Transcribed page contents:

------

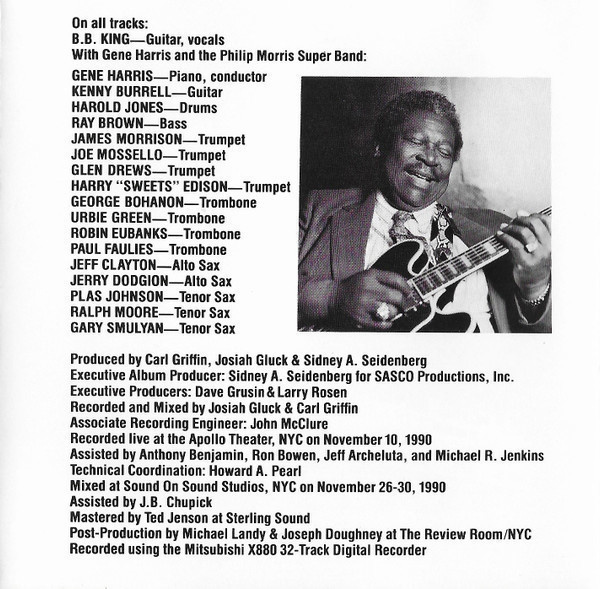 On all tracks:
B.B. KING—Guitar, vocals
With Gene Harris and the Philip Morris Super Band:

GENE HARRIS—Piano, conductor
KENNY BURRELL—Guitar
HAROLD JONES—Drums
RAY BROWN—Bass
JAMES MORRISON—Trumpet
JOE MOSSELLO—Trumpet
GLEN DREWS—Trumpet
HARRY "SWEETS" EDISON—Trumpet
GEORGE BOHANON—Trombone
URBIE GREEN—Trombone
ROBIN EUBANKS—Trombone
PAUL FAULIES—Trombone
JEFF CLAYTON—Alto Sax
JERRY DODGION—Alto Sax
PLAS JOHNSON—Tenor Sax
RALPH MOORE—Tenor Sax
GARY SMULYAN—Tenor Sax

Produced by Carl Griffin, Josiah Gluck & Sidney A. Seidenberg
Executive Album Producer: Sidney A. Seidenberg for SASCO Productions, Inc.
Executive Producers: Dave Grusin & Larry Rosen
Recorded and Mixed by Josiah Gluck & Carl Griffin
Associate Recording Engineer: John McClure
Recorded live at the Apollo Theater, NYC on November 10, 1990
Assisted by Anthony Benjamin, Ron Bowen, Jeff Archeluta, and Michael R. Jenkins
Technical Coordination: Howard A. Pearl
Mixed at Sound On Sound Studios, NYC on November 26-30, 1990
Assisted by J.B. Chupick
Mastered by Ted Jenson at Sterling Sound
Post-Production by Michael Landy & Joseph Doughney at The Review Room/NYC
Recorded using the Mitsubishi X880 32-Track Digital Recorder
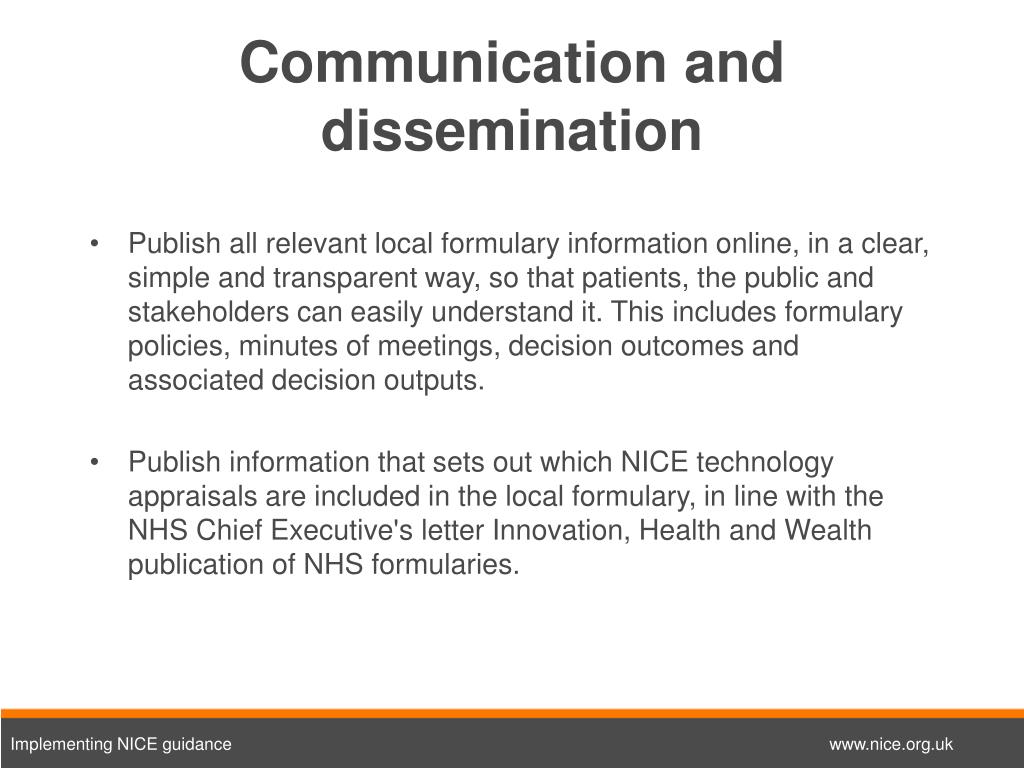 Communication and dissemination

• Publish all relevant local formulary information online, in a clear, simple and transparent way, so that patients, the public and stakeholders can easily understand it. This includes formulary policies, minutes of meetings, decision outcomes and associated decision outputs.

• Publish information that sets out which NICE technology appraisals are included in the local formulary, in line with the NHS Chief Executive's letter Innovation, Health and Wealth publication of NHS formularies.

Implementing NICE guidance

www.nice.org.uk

------

To do:
After reading the entries above, report the number of lines that include the string "Trumpet". Give no other text.

Response to the task:
4